ZITIERTER TEXT.

# Pornhub als Youtube-Alternative: Sexvideo-Seite könnte "safe for work" werden



## Peter Bathge (25. März 2018)

Jetzt ist Deine Meinung zu *Pornhub als Youtube-Alternative: Sexvideo-Seite könnte "safe for work" werden* gefragt.


						Bitte beachtet: Der Kommentarbereich wird gemäß der Forenregeln moderiert.





			Dieser Inhalt steht nur eingeloggten Mitgliedern zur Verfügung.
        

 Zum Artikel: *Pornhub als Youtube-Alternative: Sexvideo-Seite könnte "safe for work" werden*


----------



## Wynn (25. März 2018)

Dieser Inhalt steht nur eingeloggten Mitgliedern zur Verfügung.


----------



## Shadow_Man (25. März 2018)

Eben, das wäre dann doch ehrlicher und die könnten sich endlich nackig machen, was sie ja am liebsten wohl tun würden


----------



## SamuelDonar (25. März 2018)

Genau das wird den sogenannten "Westen" und die "modernste" und "beste" aller Zeiten voranbringen. Wo es doch gerade soviel dieser Aktivitäten auf die Prioritätenliste geschafft haben, da das nun ein Zeichen von "modern" und "nicht-rückschrittlich" sei.

BEREITGESTELLTE DATEN.
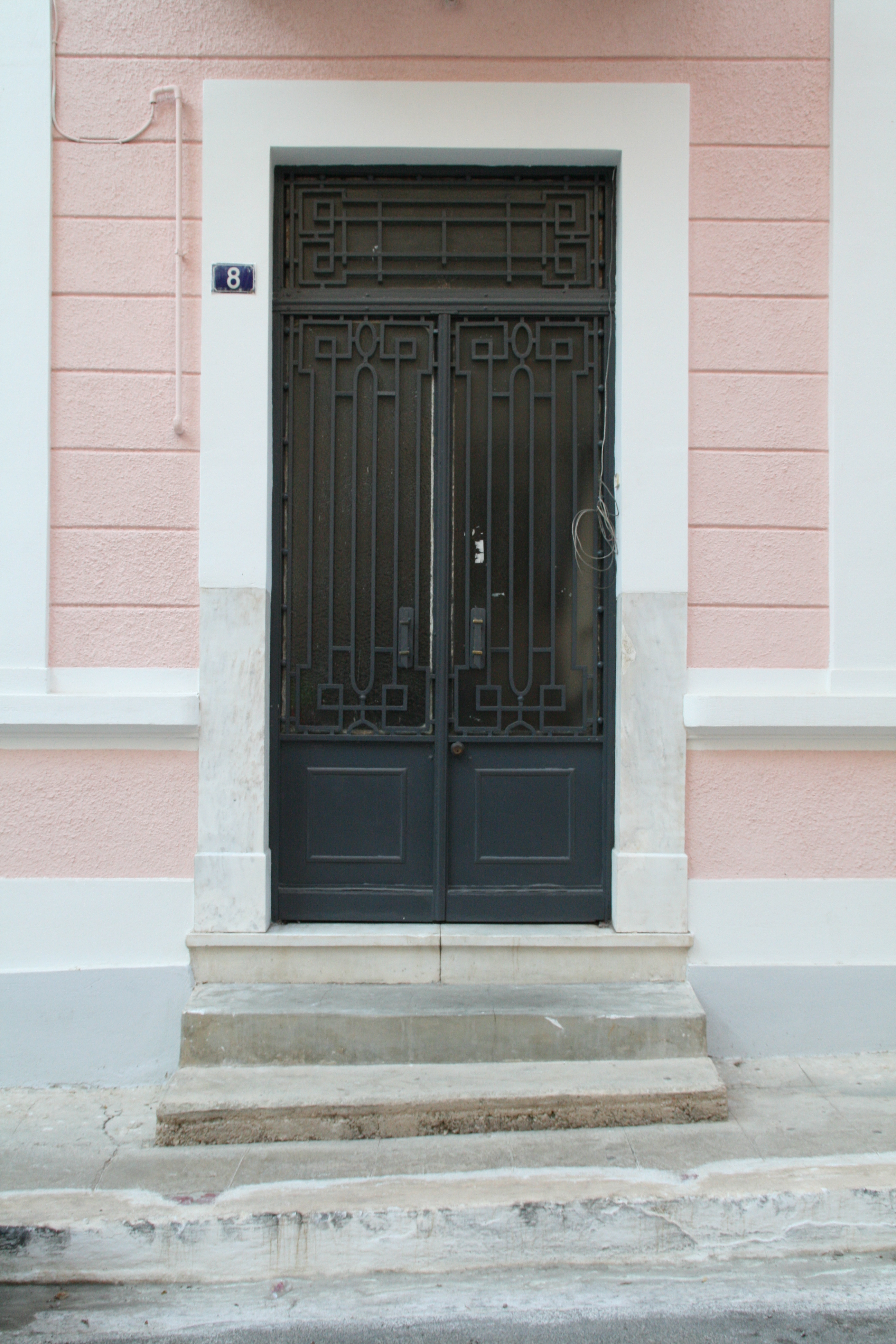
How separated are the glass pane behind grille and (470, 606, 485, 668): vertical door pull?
18cm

ZU ERLEDIGENDE AUFGABEN.
#1 Beantworte anhand des Forumsthreads:
(a) Wer hat den ersten Beitrag verfasst?
(b) Wonach wird der Kommentarbereich laut Hinweis moderiert?
(c) An welchem Datum schrieb Shadow_Man seinen Beitrag?
#2 Ändere im Forumsthread den Abschnitt von „## Peter Bathge“ bis einschließlich „der Forenregeln moderiert.“ und setze dabei „Diskussionsbereich“ an die Stelle von „Kommentarbereich“.
#3 Nenne alle Benutzernamen, unter denen im Forumsthread Beiträge stehen.
Die Daten sind eigenständiges Material und haben mit dem Forumsthread nichts zu tun.

LÖSUNGEN.
#1
(a) Peter Bathge
(b) Gemäß der Forenregeln
(c) Am 25. März 2018

#2
## Peter Bathge (25. März 2018)

Jetzt ist Deine Meinung zu *Pornhub als Youtube-Alternative: Sexvideo-Seite könnte "safe for work" werden* gefragt.


						Bitte beachtet: Der Diskussionsbereich wird gemäß der Forenregeln moderiert.

#3 Peter Bathge, Wynn, Shadow_Man, SamuelDonar